A study conducted by TeleSign showed that 73% of online accounts use duplicate passwords. Databases of billions of past stolen usernames and passwords are also freely available online, making spraying attacks a successful strategy for many attackers.
“Users are notorious for reusing passwords, and this behavior poses grave risks to an organization using single-factor authentication,” SANS Software Security Institute said in the paper “Bye Bye Passwords: New Ways to Authenticate”. “This behavior is true not only between password resets but also between different sites and organizations. Even with good, strong no-reuse policies, you are still fighting against other third parties where users may have reused their passwords. Thus, if your users are reusing passwords, their security becomes your security.”
How to Protect Cloud Collaboration Tool Accounts from Spraying Attacks
Here are some of the best practices in protecting cloud collaboration tool accounts from spraying attacks:
- Use VPN
VPN, short for virtual private network, is one of the ways to protect cloud collaboration tool accounts. VPN is an added layer of protection for the existing single-factor authentication or multi-factor authentication. Office 365 and Slack as well as other cloud collaboration tools allow VPN integration.
McAfee’s “Cloud Adoption and Risk Report: Work from Home Edition” found that even as many organizations have integrated VPN for secure access to cloud collaboration tool accounts, many employees cut corners by using only the traditional authentication method: username and password. “In reality, employees will do whatever is easiest and fastest,” McAfee said. “They will turn off their VPN and access applications in the cloud directly.”
- Use Multi-Factor Authentication
Multi-factor authentication is the upgraded version of single-factor authentication, that is, in addition to the traditional single-factor authentication of requiring only a username and password combination, in multi-factor authentication, an additional proof of identification is required, for instance, in the form of a One-Time Passcode (OTP) given by an authenticator app or a “push” from the authenticating service.

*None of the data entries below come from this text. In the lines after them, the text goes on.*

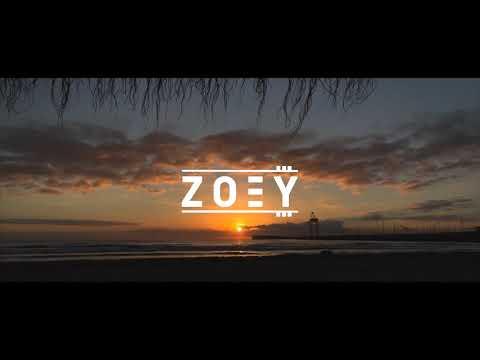 ZOEY VIDEO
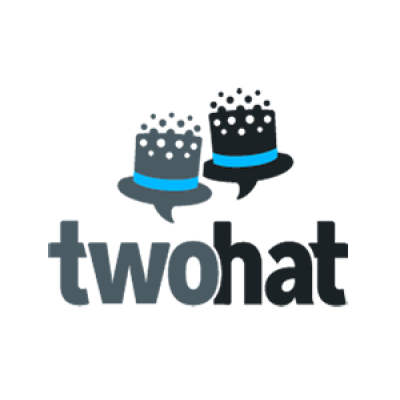 Two Hat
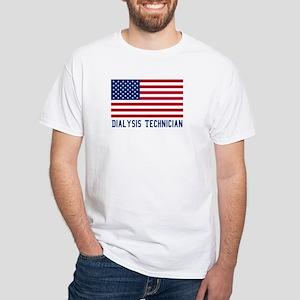 Ameircan Dialysis Technician White T-Shirt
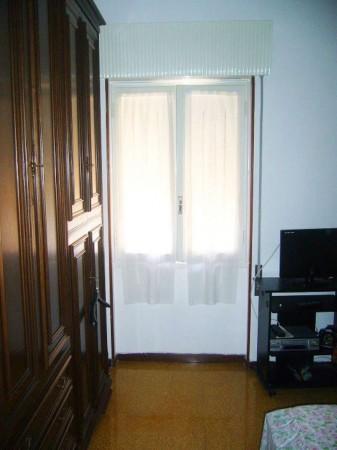Appartamento in vendita a Brescia, Borgo Trento, Con giardino, 60 mq - Foto 8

Multi-factor authentication stops spraying attacks as knowledge of the correct username and password combination isn’t enough to gain access to a cloud collaboration tool account. This additional method of authentication is also an extra security measure for employees who refuse or neglect to use VPN in accessing cloud collaboration tool accounts.
Multi-factor authentication, however, isn’t perfect. It has its own flaws, allowing some to bypass this security measure. This security measure shouldn’t, therefore, be used as a standalone cyber defense.